VORLIEGENDER TEXT —
● ● ● ●

Zum Tod von Ernst Jandl

Unter der Wiese

Zum Tod des Dichters Ernst Jandl.

Ernst Jandl war ein politischer Lyriker, d.h. er war nicht besonders politisch. Er zielte auf Wirkung ab, und das heißt, die Sprache zu unterschätzen. Jandl unterschätzte die Wirkung der Sprache. Er zweifelte nicht an ihr.

Das unterscheidet ihn von der Wiener Gruppe. Sie pflegte den Zweifel und mied die Pointe. Jandl konnte von der Pointe nicht lassen und hatte Erfolg. Wir haben Tränen gelacht, als wir ihn in den Achtzigern lesen hörten. Jandl lachte auch und schrieb ein Gedicht über diese Lesung. Er freut sich darin über seine lachenden Zuhörer. An einen der Texte, die er damals vortrug, erinnere ich mich gut: Er beschreibt die unwiderstehliche Anziehungskraft, die Ausgespienes und Exkremente auf den Passanten haben können; er möchte sich auf die Knie werfen und den Schmutz vom Bordstein aufschlecken.

Jandls Lesung war ein Fest der Selbstdestruktion. Vielleicht haben wir gelacht, um den Schrecken abzuschütteln. Jandl besaß die nötige Brutalität, seinen Zuhörern diesen Schrecken aufzunötigen, gab aber, um ihn wieder zu mildern, stets seine drolligen Scherze dazu. Man hält ihn für amüsant. Sein Erfolg beruht, wenn auch nicht ausschließlich, auf Missverständnissen, auch seinen eigenen.

● ● ● ●

GEGEBENE DATENSÄTZE —

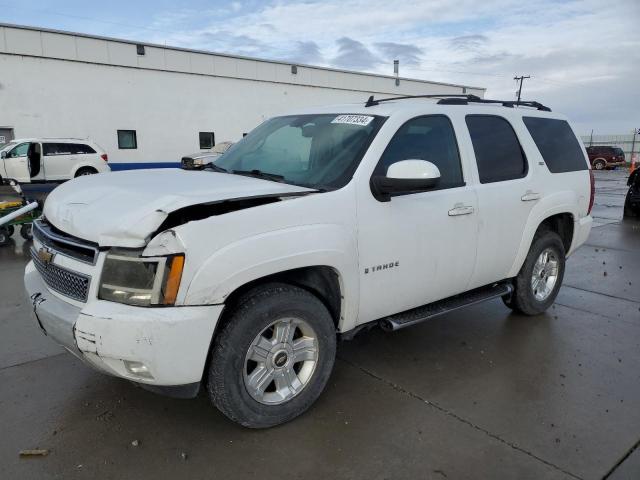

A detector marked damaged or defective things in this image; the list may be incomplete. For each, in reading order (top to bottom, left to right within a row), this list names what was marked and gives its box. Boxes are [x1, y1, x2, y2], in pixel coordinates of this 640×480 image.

crumpled hood [42, 169, 312, 248]
broken headlight [97, 249, 184, 306]
cracked bumper [24, 262, 225, 394]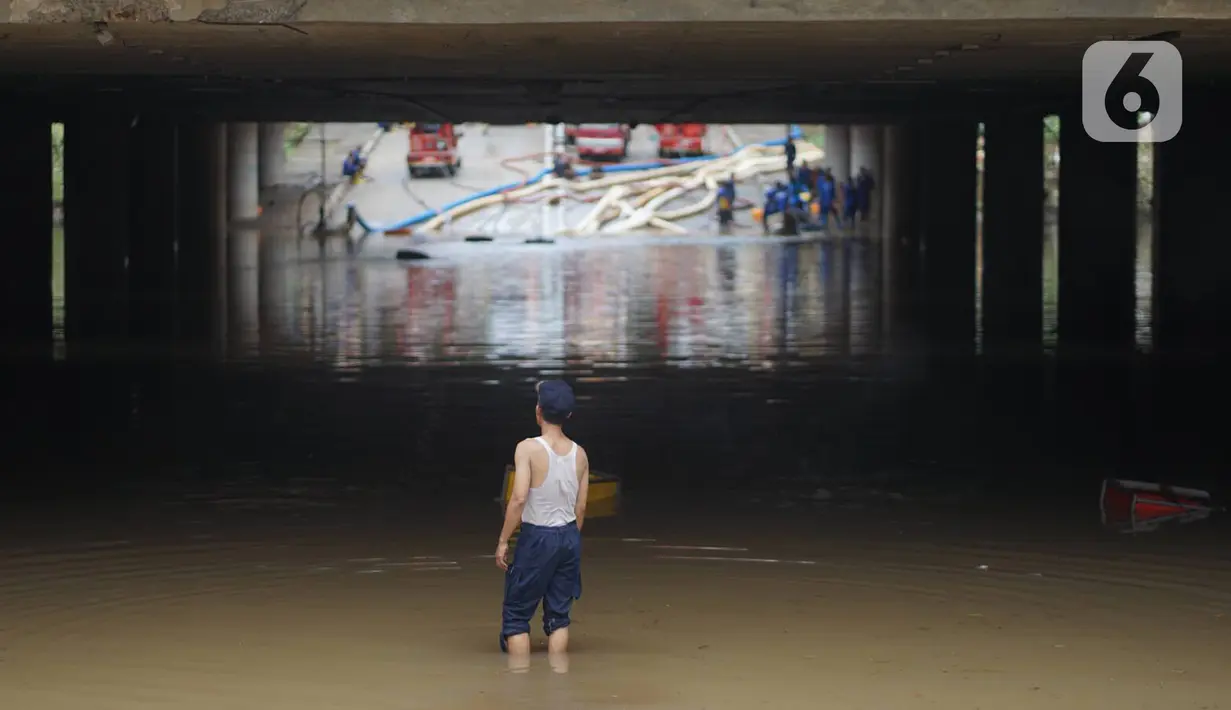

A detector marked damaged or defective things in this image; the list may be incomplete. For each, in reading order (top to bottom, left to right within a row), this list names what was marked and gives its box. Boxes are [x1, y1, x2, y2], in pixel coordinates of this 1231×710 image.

cracked concrete edge [7, 0, 1231, 24]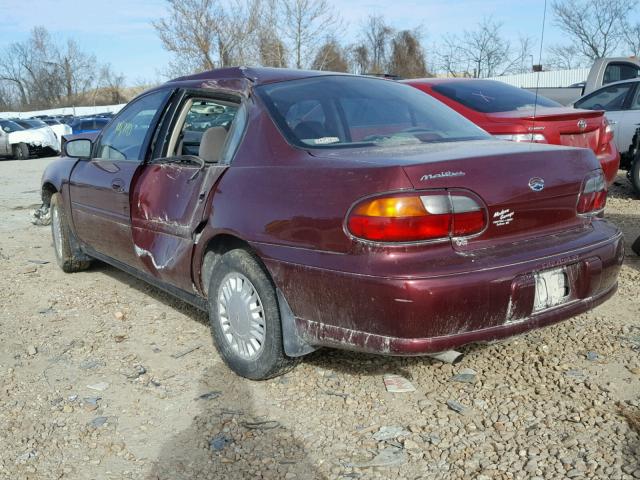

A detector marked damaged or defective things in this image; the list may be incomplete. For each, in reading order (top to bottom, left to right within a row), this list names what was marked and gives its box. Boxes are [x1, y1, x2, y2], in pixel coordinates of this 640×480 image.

damaged driver side door [129, 92, 245, 290]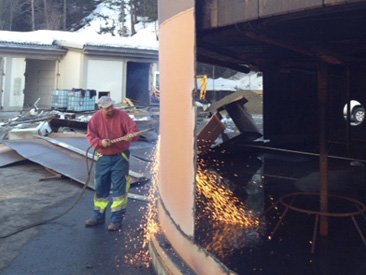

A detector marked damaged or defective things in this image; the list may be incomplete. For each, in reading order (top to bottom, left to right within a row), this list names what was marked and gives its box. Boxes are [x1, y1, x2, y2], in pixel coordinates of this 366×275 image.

rusty metal panel [217, 0, 260, 27]
rusty metal panel [260, 0, 324, 17]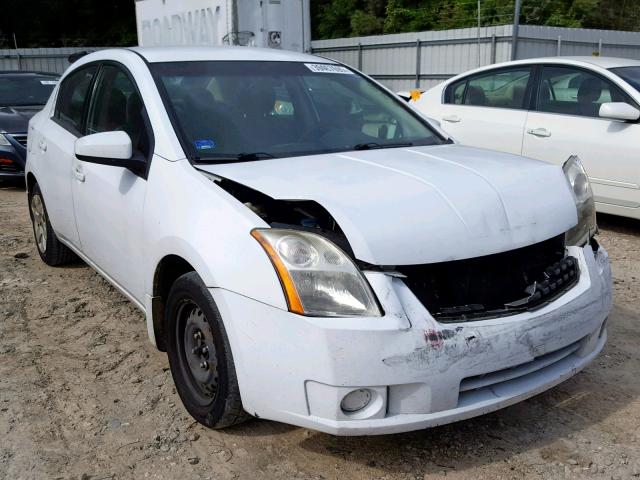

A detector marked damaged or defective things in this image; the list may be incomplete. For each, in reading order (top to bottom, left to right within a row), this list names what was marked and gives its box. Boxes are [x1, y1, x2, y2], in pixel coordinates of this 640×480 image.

cracked headlight housing [564, 157, 596, 248]
cracked headlight housing [250, 230, 380, 318]
damaged front bumper [212, 244, 612, 436]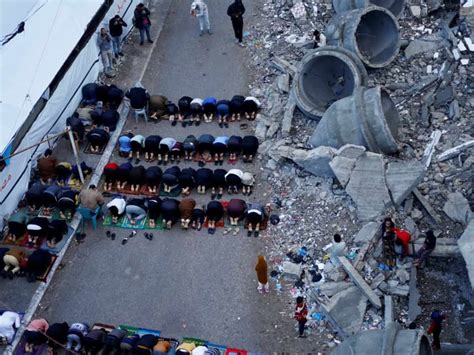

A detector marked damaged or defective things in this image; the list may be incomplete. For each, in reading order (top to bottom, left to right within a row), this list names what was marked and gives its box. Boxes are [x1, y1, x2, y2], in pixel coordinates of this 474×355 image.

broken concrete slab [276, 145, 338, 177]
broken concrete slab [330, 156, 356, 188]
broken concrete slab [344, 154, 392, 222]
broken concrete slab [386, 161, 426, 207]
broken concrete slab [442, 192, 472, 225]
broken concrete slab [282, 262, 304, 280]
broken concrete slab [336, 258, 382, 310]
broken concrete slab [352, 221, 382, 246]
broken concrete slab [458, 221, 474, 290]
broken concrete slab [320, 286, 368, 336]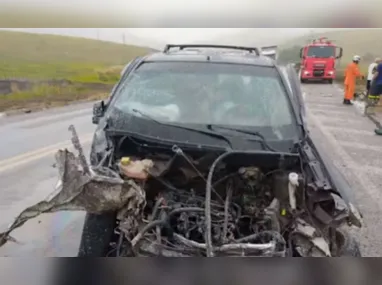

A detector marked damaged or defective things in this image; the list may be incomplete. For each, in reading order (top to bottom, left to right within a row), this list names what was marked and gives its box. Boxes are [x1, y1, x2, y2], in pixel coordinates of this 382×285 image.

severely damaged vehicle [0, 43, 362, 255]
broken windshield [106, 61, 298, 139]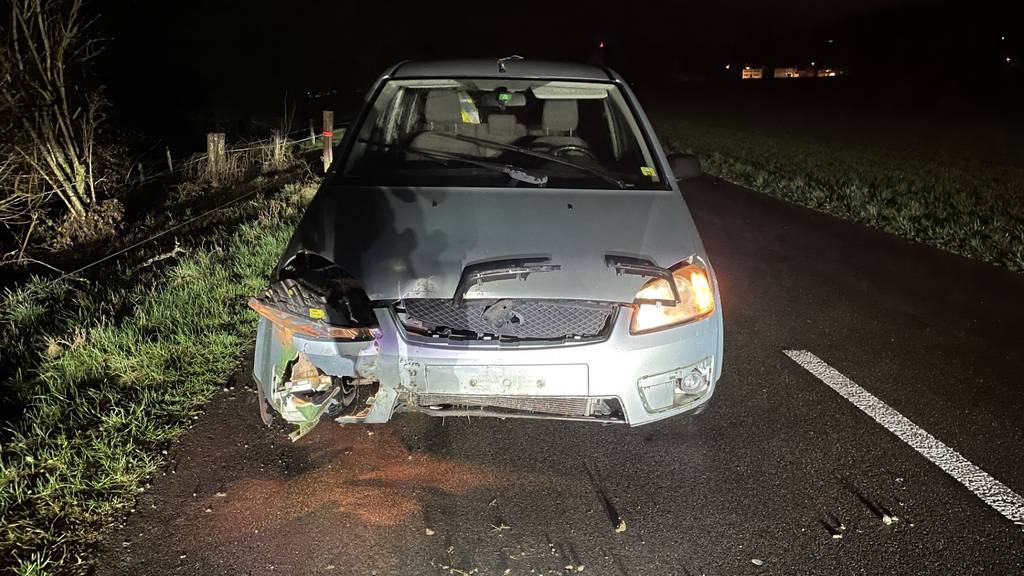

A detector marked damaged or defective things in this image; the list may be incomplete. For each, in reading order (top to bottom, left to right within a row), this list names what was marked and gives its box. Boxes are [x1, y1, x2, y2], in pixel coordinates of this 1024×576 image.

damaged front bumper [252, 301, 724, 438]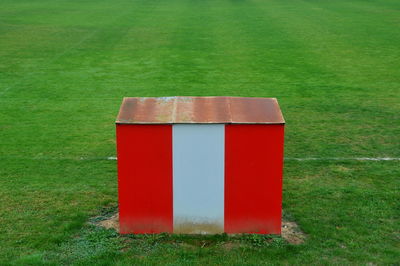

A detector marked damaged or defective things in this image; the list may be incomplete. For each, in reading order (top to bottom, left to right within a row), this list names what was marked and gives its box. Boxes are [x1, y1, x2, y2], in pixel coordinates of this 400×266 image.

rusty metal roof [115, 96, 284, 124]
rust stain on roof [115, 96, 284, 124]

● ● ● ●

AUFGABEN —
1. Beantworten Sie anhand des Textes zu Ernst Jandl diese Fragen:
(a) Von welcher Gruppe unterscheidet sich Jandl dadurch, dass er nicht an der Sprache zweifelte?
(b) In welchem Jahrzehnt wurde Jandl laut dem Text bei einer Lesung gehört?
(c) Worauf beruht sein Erfolg nach dem letzten Absatz?
2. Prüfen Sie, ob die folgenden Aussagen mit dem Text zu Ernst Jandl übereinstimmen:
(a) Die Wiener Gruppe mied die Pointe.
(b) Jandl zweifelte an der Sprache.
(c) Jandl schrieb ein Gedicht über die Lesung.
3. Schreiben Sie aus dem Text zu Ernst Jandl den Abschnitt von „Zum Tod des“ bis einschließlich „nicht an ihr.“ wortgetreu ab.
Die Datensätze stammen aus einer anderen Quelle.

ERGEBNISSE JE AUFGABE —
1.
(a) Von der Wiener Gruppe.
(b) In den Achtzigern.
(c) Auf Missverständnissen, auch seinen eigenen, wenn auch nicht ausschließlich.

2.
(a) Ja: „Sie pflegte den Zweifel und mied die Pointe.“
(b) Nein: „Er zweifelte nicht an ihr.“
(c) Ja: „Jandl lachte auch und schrieb ein Gedicht über diese Lesung.“

3.
Zum Tod des Dichters Ernst Jandl.

Ernst Jandl war ein politischer Lyriker, d.h. er war nicht besonders politisch. Er zielte auf Wirkung ab, und das heißt, die Sprache zu unterschätzen. Jandl unterschätzte die Wirkung der Sprache. Er zweifelte nicht an ihr.